Data Point of the Week is AR Insider’s dive into the latest spatial computing figures. It includes data points, along with narrative insights and takeaways. For an indexed collection of data and reports, subscribe to ARtillery Pro.


AR Insider readers know that we’re obsessed with collecting clues for VR hardware penetration. Because hardware sales figures aren’t disclosed (except from Sony), this becomes an ongoing exercise in piecing together known quantities to extrapolate unknown ones.

Those known quantities include things like Facebook earnings, VR game sales, ARPU metrics, and even directional indicators like the growth in user reviews. Each of these thought exercises gets us to stronger levels of confidence in triangulating reliable VR headset penetration.

The latest set of clues come from Steam, which reports that 1.29 percent of users on its platform used a VR headset in March. Road to VR did some extra digging around total Steam users — now exceeding 100 million — to correlate total headsets on the platform at 1.7 million.

Image source: Road to VR

Comprehensive Tally

As, background Steam has always reported monthly figures for VR headsets — a total that continues to slowly rise, per the above chart. But starting in March, it changed its methodology to track a given headset’s use anytime during the month, not just at the moment of analysis.

This results in a more accurate and comprehensive tally of headsets that have been present on Steam in a given month, and therefore how many headsets are on the platform. This in turn can be a signal, or a clue per the opening comments, to extrapolate total VR headsets in-market.

Of course this isn’t perfect, as not all VR users access Steam in a given month. Furthermore, Steam itself represents a subset — albeit a large one — of the PC VR galaxy, which is in turn a subset of the VR universe. For example, it doesn’t fully reflect PSVR, nor Oculus Quest.

But despite those caveats, this is still useful data. For one, this portion of the market can help us extrapolate the whole thing, using educated multiples based on market shares. Second, this subset’s growth over time is proportionately relevant for the broader VR market’s growth rate.

Image source: Road to VR

Gut Check

For a further gut check, ARtillery Intelligence has estimated 25-million VR headset in-market (see below) — obviously larger than 1.7 million. But segmenting just PC-VR headsets, it estimated a 3.45 million installed base. That’s about 2x the March active Steam count, which makes sense.

In other words, it’s reasonable to surmise that half of the PC-VR headset base is active on Steam in a given month. Again, not all PC-VR headsets use Steam. And those that do aren’t necessarily monthly active users. There’s a portion of the VR installed base that’s inactive or infrequent.

§ §

The tasks:
1. According to the article on Steam VR headset figures, why does it make sense that the ARtillery Intelligence estimate of PC-VR headsets is about twice the March active Steam count?
2. In the article on Steam VR headset figures, what percentage of Steam users used a VR headset in March?

§ §

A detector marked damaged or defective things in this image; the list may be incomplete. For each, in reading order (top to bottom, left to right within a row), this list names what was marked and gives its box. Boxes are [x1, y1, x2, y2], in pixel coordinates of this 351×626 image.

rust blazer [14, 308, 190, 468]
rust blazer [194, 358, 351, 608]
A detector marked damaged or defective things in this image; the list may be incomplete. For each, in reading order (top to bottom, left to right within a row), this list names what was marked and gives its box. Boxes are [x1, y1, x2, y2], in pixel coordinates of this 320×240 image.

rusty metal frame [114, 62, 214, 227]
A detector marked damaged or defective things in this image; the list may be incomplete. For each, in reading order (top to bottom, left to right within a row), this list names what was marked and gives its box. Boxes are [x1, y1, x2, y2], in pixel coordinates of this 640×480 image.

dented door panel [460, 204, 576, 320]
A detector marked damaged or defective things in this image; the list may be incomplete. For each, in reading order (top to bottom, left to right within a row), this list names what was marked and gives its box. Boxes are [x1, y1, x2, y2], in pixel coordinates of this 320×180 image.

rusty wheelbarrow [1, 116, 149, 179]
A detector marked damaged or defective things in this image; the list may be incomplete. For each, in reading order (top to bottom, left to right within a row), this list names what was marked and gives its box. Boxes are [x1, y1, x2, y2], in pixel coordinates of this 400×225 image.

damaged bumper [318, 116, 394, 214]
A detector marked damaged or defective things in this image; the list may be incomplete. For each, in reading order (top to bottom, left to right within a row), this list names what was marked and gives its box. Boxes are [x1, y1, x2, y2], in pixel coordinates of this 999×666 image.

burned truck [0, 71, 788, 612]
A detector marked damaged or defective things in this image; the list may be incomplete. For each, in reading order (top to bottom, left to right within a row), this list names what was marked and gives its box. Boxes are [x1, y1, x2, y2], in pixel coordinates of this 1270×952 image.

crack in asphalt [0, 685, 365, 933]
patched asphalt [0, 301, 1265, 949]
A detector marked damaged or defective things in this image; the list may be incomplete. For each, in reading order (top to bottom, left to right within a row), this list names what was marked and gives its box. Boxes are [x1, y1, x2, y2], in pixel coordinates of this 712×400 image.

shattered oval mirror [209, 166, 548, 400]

§ §

Solutions to the exercise:
1. Not all PC-VR headsets use Steam, and those that do aren't necessarily monthly active users, because part of the installed base is inactive or used infrequently. That makes it reasonable that about half of the PC-VR headset base is active on Steam in a given month.

2. 1.29 percent.